Scene-based spatial questions:
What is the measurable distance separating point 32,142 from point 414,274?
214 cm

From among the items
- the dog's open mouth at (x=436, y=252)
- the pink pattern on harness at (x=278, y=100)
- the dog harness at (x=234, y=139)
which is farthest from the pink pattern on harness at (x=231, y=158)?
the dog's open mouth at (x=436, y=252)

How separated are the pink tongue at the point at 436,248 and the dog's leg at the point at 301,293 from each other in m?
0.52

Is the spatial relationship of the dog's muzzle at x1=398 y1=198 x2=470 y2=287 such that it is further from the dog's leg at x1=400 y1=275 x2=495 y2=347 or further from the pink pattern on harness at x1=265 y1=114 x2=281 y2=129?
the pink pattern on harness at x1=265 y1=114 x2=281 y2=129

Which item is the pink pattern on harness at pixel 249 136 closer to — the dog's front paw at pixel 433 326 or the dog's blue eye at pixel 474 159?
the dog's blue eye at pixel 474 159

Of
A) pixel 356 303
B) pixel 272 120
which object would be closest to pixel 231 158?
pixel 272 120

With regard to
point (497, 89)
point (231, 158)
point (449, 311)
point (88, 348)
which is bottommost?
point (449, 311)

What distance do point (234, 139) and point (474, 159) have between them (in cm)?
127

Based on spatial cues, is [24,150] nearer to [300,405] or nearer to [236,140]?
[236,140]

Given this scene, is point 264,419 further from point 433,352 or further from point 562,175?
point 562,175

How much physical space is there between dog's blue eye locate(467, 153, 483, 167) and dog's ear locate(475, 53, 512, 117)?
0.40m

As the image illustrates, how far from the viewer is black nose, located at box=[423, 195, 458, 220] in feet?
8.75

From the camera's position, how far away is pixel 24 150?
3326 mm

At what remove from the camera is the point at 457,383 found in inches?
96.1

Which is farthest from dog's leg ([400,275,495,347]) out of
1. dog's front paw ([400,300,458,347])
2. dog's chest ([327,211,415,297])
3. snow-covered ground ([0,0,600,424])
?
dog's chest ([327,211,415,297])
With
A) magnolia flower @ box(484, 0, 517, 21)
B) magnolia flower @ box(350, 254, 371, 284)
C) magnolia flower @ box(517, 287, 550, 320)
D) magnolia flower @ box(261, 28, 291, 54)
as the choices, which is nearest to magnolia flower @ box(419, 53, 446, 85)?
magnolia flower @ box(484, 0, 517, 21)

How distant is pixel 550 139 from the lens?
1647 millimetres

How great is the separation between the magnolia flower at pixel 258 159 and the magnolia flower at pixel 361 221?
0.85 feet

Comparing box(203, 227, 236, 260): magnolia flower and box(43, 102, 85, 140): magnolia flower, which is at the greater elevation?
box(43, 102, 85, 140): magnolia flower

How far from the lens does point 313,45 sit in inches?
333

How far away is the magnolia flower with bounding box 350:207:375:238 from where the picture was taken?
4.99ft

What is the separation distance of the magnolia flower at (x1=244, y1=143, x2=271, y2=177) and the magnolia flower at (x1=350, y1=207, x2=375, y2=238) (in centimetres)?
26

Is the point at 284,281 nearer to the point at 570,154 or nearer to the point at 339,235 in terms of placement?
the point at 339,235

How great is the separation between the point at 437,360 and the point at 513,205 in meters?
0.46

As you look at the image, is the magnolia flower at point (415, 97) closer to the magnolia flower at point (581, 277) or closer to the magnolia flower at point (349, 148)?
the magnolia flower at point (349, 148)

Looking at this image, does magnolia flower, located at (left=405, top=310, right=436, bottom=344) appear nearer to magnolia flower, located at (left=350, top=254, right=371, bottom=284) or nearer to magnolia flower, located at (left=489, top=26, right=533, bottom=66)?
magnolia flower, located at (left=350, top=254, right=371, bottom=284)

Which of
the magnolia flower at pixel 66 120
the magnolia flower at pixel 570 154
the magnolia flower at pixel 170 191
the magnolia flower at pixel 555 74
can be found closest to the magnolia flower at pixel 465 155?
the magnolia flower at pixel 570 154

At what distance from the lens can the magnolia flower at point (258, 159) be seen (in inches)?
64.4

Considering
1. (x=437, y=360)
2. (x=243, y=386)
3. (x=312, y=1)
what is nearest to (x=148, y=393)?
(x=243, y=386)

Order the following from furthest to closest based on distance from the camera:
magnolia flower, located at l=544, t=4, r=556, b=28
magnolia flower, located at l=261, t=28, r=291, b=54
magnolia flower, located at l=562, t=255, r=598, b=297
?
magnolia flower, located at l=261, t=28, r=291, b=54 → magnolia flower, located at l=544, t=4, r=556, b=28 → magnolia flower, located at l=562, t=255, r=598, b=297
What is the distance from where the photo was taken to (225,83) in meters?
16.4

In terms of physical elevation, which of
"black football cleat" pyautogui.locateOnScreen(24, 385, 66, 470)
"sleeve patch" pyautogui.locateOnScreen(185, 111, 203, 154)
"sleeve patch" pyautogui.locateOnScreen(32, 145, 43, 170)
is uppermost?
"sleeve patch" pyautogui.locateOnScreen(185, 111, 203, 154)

**SHORT EXERCISE:**
Give back exactly the lines from the one containing "What is the distance" to the end of the material, both ends included.

**RESPONSE TO THIS TASK:**
What is the distance from where the photo was taken to (225,83) in meters?
16.4

In terms of physical elevation, which of
"black football cleat" pyautogui.locateOnScreen(24, 385, 66, 470)
"sleeve patch" pyautogui.locateOnScreen(185, 111, 203, 154)
"sleeve patch" pyautogui.locateOnScreen(32, 145, 43, 170)
is uppermost?
"sleeve patch" pyautogui.locateOnScreen(185, 111, 203, 154)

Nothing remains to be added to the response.